A report on the workshop given by Charles Oppenheim at the UKSG Conference

This workshop examined the applicability of Creative Commons (CC) in a scholarly institution. The workshop gave some background to the creation of these licences through the inspirational ideas of Lawrence Lessig in 2001. Lessig was objecting to the increasing strength of copyright laws in the USA and to the increasing dominance of what calls 'Code', i.e., technical measures that prevent easy access to electronic materials. The licences are applicable to anything on the web, and are characterised by a 'CC' in a circle symbol and the words 'some rights reserved'. Anyone coming across such a website can then click on the Creative Commons icon and read the 'human-readable' form of the Licence, which states in simple terms what can and cannot be done with the item. They can further click on a link to get the 'lawyer-readable' version of the licence, i.e., a formal licence agreement. The movement’s website (http://creativecommons.org) provides full information. The workshop considered how the licences are developed in various countries around the world, the four symbols that are used to identify the type of licence on offer (attribution; derivative works; commercial use; and sharealike) and what they mean. 'Attribution', which applies to all CC licences, means the original author/creator must be identified in any copy made. 'Derivative works' means you may (or may not, depending on the licence) make changes to the item, or incorporate it into other items. 'Commercial use' means you may (or may not, depending on the licence) use the material for commercial gain. Finally, 'sharealike' means you must (or need not, depending on the licence) impose the same conditions on others as have just been imposed on you should you disseminate copies.

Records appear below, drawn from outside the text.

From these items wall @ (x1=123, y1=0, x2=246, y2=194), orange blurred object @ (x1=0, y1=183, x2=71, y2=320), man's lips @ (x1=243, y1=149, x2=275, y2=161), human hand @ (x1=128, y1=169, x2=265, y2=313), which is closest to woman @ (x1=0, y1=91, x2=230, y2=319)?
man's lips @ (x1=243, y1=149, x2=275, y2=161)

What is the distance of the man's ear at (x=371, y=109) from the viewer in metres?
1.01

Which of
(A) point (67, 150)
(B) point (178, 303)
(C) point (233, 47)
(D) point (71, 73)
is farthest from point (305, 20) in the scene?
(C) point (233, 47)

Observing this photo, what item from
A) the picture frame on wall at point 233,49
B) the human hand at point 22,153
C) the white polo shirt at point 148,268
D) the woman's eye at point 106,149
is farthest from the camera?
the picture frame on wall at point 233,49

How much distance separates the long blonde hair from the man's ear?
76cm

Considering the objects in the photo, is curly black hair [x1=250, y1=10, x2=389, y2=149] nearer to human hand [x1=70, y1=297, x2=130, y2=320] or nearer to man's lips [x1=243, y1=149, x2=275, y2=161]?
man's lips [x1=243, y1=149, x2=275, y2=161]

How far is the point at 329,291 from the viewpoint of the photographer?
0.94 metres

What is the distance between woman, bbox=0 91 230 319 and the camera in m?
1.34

Then the applicability of Creative Commons licences to scholarly materials was considered. It was noted that there are some potential difficulties regarding such licences, e.g., when items are jointly authored, when content is of a sensitive nature (such as medical images, political messages) or where there are restrictions on sending the materials abroad. The plan for a Science Commons licence for e-science materials was noted. There are also issues regarding the enforceability of Creative Commons licences under UK contract law, and the fact that the recent decision on the Adam Curry versus Weekend (a Dutch court case), which supported the imposition of a Creative Commons licence on a publisher even though no contract had been signed, would not necessarily be replicated in a UK Court. Finally, the discussion focused on the potential applicability of Creative Commons licences in institutional repositories, and noted that they are not being used by JORUM because of the numerous issues relating to the creation and use of teaching materials that are raised.

Overall, then, Creative Commons is an important development that those in the Higher Education sector are increasingly likely to encounter. They are likely to be useful in a variety of situations within Higher Education, but not necessarily all of them.